One habit that never seems to change is the need to get up and running with the latest offering and save pesky details like monitoring and management for later. Unfortunately, some top-tier firms that are already pushing workloads onto the cloud are finding that later is already here.

That’s one of the key findings in Network Instruments’ latest State of the Network Global Study, in which more than half of respondents reported having implemented cloud computing but admit they lack the kinds of tools needed to troubleshoot problems. In fact, more than a third of those surveyed said the need to identify and correct trouble spots has increased under virtual/cloud architectures, while some 85 percent said finding problem sources is one of the most significant obstacles in deploying or scaling up cloud services.

It is very possible, then, that cloud management could quickly become the primary function of the CIO at many top organizations, according to Novell’s Benjamin Grubin. As IT transforms from a provider of services to a utility model, the focus will be less on application development and user interface management and more on service-level management and resource allocation. For the CIO, that means a gradual lessening of strategic planning responsibilities and an increase in tasks like portal and protocol management. Of course, both of these skill sets will be in high demand during the transition phase when the cloud exists alongside traditional infrastructure.

As can be expected, there is already a plethora of tools ready to provide insight into the inner workings of the cloud. New firms like FireScope are seeking to blend internal and cloud-based infrastructure under one management scheme through a mixture of hardware, virtual appliances and on-demand services. FireScope relies on a message queue architecture that delivers metrics and management events across SaaS, Iaas, PaaS and hybrid architectures. The goal is to treat the entire framework as a single business service.
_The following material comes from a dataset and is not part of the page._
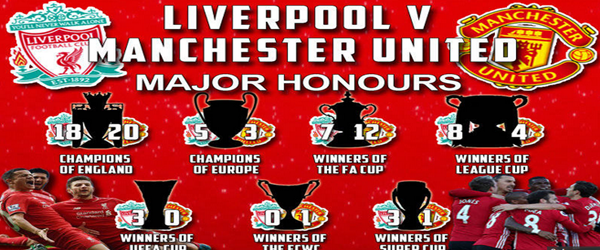 List Of All Manchester United Trophies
Management issues become even more pronounced as the cloud takes on HPC functions. Platform Computing has developed a number of approaches designed to smooth out the rough patches involved in unpredictable, ultra-heavy workload management. These include integrating the company’s dynamic host capability with hosted private cloud services like Amazon VPC, bypassing the host service altogether through a cloud-ready multi-cluster platform, and enabling a dynamic cluster extension that scales to internal and external resources. Each program is designed to provide a means to accommodate workload spikes quickly and easily based on data priority and required resources.

Since virtually no one has much experience managing large amounts of data on the cloud, it’s safe to say that the most of the solutions on the market today are rudimentary at best. As cloud architectures are deployed and then scaled upward, the relationship among data, resources and users is likely to become more complex.

The wisest course of action, then, would be to implement a management strategy now for base-level cloud operations — one that can improve and expand along with its environment. If you treat management as an afterthought, you might find yourself surrounded by a swirling cloud that can only be brought under control through great expense.